In view of the many casualties suffered, Colonel Gerty ordered his companies to consolidate where they were for the night. At dawn next day Jat patrols found Liver and Milk Loaf abandoned. The Japanese, having had enough, had slipped away by night. The 3/9th Jats had lost thirty-three officers and men killed, and 111 wounded in the fighting that week.
On June 22 men of the 1/17th. Dogras met troops of the 2nd British Division at Milestone 109 on the Kohima-Imphal road. At two o'clock that afternoon a formal meeting by the roadside took place between Lieutenant- General Stopford, commanding Thirty-Three Corps, and Major-General Grover, commander of the 2nd Division, on the one hand, and, on the other, Brigadier Salomons of Nine Brigade. The road had been opened after prolonged efforts and severe loss of life. And that night the first convoy drove into Imphal from the north, the headlights shining into the darkness like a beacon of victory.
Nine Brigade was now withdrawn into reserve in hospital buildings north-west of Imphal, while 123 Brigade stayed for a few days in the area of Keithelmanbi, before moving to the south of Imphal, towards Bishenpur and Buri Bazaar.
The decisive battle had ended. Imphal had been relieved. The Japanese forces had received a severe mauling on the plain and surrounding hills. Indeed, the flower of their army had been destroyed. They had attacked long after such attacks could achieve any result. And the enemy was now faced with no alternative but to retreat south and west through the hills towards the Chindwin, at the height of the monsoon.

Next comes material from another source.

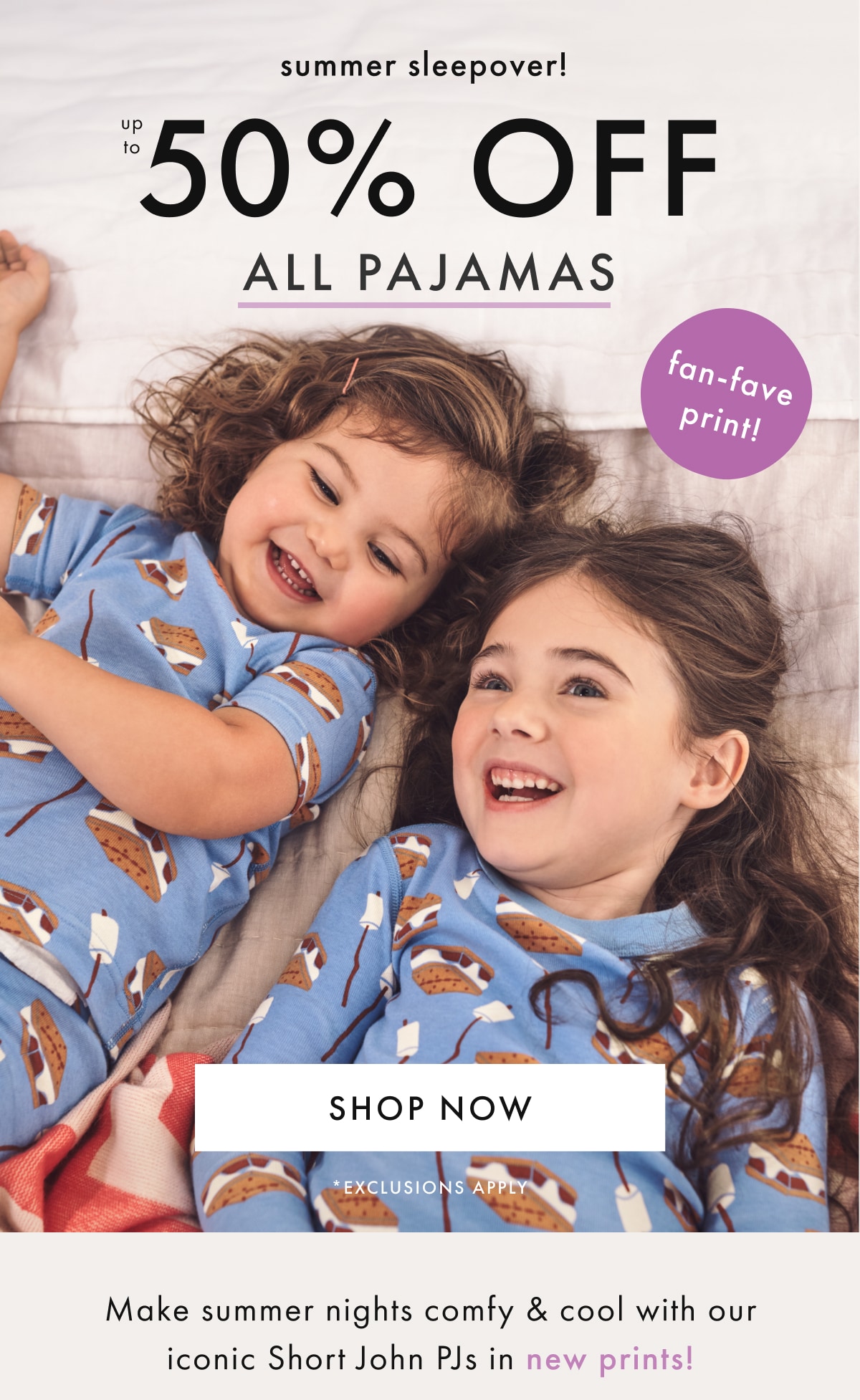 summer sleepover! up to * 50% off * all pajamas | SHOP NOW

General Briggs asked for a rest. He had been told by General Scoones that operations would stop for the monsoon, and that we should not advance beyond the 34th milestone south of Imphal. The plan for this had already been made, and now Briggs told Scoones that he felt stale, having had no break since the beginning of the war. General Auchinleck had asked for either Messervy or Briggs to command Ranchi area, the training ground for Burma. The two events coincided. Briggs accepted the new post, and General Slim agreed. If ever a man deserved a rest it was Briggs, but for the Division he had led for two years in Desert and jungle his departure was a tragedy.
To fill his place Brigadier Geoffrey Evans was promoted.